The book to which the series is based, Razor, by Larry Writer, “was so well researched and so well organised and indexed,” says Gawler. “It allowed us to all be literally on the same page at the same time. Larry made himself available; we could call him anytime, day or night and he could come up with the answer quickly. He remains involved with the project to this day. He’s been available to talk to the actors, to key directors, designers. That’s been a Godsend.”

The era has required a few challenges and changes to style from previous Underbelly outings, but courtesy of the Redfern back lot as well as a studio in Concorde West, “it’s not as difficult as you might think,” says Caesar. “You always have to be careful which way you’re filming because of buildings [but] we always have walls of corrugated iron to dress in things we call ‘nasties’.

If this is Channel Nine’s attempt to break into HBO-styled programming, it seems to be working, with support by Screentime, impressive production design by Paddy Reardon (Chopper, Japanese Story), married to crisp cinematography by DOP Mark Wareham (Cloudstreet).

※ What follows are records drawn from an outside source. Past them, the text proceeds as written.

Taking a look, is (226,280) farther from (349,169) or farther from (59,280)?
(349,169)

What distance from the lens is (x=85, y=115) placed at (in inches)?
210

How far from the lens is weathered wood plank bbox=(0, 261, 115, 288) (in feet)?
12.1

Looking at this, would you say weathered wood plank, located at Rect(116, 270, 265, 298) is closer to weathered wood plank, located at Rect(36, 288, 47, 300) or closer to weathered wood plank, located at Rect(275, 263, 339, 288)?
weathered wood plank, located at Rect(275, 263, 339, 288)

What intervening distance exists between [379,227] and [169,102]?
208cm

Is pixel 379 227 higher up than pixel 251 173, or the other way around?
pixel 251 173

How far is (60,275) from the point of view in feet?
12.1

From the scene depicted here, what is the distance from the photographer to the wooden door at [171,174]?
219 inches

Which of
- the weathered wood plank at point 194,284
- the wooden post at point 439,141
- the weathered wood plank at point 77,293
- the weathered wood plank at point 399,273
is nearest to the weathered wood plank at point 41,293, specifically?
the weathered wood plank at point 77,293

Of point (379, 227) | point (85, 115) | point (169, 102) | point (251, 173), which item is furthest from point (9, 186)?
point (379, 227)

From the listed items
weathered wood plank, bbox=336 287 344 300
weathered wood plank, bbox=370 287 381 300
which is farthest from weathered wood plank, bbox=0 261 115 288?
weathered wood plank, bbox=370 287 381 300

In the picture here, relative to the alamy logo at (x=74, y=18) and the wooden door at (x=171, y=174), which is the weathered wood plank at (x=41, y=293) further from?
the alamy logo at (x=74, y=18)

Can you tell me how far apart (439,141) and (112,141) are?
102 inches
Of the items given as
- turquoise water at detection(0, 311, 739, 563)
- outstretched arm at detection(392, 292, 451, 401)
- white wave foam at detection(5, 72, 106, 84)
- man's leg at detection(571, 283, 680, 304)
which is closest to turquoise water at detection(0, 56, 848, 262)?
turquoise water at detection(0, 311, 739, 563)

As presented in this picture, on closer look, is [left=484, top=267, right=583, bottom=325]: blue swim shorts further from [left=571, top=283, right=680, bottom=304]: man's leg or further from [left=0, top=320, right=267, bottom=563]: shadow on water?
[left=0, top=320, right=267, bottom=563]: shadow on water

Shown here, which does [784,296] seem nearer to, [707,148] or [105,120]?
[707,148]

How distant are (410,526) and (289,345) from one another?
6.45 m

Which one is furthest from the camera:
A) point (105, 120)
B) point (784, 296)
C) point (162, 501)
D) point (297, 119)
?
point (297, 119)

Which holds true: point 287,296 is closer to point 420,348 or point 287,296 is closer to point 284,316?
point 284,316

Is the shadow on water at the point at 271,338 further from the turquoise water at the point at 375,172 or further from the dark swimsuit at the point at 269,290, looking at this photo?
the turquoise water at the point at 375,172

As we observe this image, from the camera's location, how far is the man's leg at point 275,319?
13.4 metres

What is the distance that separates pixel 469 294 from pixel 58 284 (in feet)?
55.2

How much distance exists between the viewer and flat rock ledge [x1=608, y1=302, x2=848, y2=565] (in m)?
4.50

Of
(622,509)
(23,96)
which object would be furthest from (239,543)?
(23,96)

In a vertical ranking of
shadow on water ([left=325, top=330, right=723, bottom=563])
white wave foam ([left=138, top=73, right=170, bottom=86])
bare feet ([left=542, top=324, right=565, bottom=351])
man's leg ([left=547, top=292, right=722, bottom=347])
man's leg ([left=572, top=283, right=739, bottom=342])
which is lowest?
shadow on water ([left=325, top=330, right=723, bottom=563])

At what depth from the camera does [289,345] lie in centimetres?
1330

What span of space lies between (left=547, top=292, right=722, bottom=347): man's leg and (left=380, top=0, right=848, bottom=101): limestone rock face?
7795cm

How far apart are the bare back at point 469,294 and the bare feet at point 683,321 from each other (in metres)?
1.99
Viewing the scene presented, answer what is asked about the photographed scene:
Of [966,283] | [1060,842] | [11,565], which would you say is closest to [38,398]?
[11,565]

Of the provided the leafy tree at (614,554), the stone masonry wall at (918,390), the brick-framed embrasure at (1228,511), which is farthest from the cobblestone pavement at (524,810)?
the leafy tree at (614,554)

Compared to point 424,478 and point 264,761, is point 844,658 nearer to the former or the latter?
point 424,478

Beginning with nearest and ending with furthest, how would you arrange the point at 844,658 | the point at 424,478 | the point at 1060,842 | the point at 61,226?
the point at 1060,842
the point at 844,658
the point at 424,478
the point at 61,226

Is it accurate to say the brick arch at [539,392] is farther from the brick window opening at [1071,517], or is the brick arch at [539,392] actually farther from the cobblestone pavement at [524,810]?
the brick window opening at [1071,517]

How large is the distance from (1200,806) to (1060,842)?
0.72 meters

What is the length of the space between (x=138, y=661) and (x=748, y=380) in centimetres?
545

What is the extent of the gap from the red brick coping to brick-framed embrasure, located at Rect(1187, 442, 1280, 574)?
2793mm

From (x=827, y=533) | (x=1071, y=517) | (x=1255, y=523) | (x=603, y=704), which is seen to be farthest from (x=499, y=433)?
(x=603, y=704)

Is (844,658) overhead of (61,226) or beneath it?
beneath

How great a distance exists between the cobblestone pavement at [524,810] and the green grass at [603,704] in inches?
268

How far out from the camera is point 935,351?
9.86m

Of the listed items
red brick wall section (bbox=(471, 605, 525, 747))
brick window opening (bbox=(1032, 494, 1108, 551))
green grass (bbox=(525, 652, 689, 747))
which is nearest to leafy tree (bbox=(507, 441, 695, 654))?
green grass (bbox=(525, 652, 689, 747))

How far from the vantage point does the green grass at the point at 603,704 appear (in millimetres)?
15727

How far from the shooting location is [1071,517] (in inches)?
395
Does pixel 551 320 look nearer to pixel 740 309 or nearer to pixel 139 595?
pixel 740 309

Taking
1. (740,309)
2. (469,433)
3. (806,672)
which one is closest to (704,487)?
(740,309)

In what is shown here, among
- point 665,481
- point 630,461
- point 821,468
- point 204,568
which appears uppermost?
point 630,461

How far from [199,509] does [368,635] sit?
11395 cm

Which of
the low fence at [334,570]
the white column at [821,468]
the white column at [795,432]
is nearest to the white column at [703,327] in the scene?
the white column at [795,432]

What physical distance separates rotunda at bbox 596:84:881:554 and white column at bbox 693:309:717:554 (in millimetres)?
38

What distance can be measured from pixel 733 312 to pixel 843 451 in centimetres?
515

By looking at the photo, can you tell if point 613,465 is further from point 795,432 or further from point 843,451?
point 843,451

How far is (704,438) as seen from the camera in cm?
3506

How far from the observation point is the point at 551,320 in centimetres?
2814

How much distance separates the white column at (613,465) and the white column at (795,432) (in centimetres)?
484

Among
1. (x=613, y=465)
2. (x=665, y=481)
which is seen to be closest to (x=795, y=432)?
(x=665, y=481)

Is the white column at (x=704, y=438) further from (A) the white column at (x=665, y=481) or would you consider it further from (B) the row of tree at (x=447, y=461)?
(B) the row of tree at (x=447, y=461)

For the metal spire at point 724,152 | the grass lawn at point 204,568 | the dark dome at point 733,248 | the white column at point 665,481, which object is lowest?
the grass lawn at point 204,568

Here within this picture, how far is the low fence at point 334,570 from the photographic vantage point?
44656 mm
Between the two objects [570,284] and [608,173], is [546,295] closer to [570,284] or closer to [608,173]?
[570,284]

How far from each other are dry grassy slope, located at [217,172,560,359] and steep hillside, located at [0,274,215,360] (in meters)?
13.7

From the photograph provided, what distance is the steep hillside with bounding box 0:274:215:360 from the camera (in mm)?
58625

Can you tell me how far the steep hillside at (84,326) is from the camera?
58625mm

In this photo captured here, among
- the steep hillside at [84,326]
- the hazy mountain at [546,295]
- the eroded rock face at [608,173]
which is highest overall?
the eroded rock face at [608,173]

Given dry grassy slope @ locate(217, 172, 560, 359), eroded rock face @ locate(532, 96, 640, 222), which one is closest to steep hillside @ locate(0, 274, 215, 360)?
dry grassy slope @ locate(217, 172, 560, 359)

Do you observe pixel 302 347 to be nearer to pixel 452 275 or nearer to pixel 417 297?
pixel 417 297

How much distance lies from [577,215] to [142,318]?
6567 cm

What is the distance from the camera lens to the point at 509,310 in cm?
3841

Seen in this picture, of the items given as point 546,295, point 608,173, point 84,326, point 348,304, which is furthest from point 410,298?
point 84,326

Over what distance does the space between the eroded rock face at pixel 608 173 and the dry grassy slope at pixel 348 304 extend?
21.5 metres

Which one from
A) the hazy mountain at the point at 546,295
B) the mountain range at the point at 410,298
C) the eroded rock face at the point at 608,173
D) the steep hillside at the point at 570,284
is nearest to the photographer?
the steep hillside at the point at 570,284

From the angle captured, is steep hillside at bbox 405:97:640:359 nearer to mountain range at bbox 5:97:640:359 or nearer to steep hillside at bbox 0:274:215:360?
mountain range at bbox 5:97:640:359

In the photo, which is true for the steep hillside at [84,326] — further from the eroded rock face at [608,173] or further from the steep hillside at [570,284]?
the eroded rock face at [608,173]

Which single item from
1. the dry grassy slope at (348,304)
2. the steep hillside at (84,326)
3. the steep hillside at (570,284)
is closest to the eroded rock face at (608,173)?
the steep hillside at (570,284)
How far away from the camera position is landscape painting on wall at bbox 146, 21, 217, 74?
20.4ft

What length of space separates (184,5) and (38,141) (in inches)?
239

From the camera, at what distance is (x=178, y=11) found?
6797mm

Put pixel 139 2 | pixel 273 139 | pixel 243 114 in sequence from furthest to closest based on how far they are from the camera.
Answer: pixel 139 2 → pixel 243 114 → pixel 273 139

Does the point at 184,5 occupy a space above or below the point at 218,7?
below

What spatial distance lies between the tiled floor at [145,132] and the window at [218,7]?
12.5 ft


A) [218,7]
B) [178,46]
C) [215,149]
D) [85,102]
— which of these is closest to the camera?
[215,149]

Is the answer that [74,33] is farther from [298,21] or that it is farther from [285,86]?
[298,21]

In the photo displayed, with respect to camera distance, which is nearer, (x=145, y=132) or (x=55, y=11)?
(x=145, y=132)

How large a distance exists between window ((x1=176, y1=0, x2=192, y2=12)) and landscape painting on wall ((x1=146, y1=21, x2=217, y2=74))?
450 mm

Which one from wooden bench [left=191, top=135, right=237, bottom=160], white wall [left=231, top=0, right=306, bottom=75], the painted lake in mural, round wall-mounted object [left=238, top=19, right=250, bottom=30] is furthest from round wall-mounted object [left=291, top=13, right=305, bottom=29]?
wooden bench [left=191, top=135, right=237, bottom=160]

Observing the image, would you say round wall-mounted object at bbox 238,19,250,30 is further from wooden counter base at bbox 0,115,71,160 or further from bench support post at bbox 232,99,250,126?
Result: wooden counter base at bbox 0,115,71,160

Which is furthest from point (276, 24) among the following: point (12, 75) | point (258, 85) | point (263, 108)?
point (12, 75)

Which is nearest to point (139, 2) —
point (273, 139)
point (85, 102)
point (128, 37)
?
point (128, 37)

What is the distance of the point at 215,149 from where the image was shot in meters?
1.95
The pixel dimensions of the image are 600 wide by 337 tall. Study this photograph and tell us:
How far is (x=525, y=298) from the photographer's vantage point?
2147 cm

“The stuff that we’re getting looks a million bucks,” says director Shawn Seet (The Strip, Dangerous). “Wareham brought a meticulousness that we didn’t have before and an eye for detail, but we haven’t lost any of that energy or vibe. The images he puts on screen are luscious and vibrant. He, like Jo Pickering, who shot the other series, they understand that a story lives in that image, they’re filmmakers, not technicians.”

“This show is much more classic in the way its shot as opposed to other Underbellys,” says Caesar, “which are more hand-held and frenetic camera movement. But once you see the finished product it’s still in the same family, the style is consistent, even though it’s 80 years in the past.

For the future, Gawler remains relatively tight-lipped on what’s next. Nevertheless, the Underbelly brand has become a bankable name for entertaining Australian crime drama, building its own style and a loyal following. Not only that but it’s been a reliable and trustworthy employer for its cast and crew – more than can be said for some of its characters.

Underbelly: Razor premieres with a movie length first episode on Sunday 21 August, 8.30pm.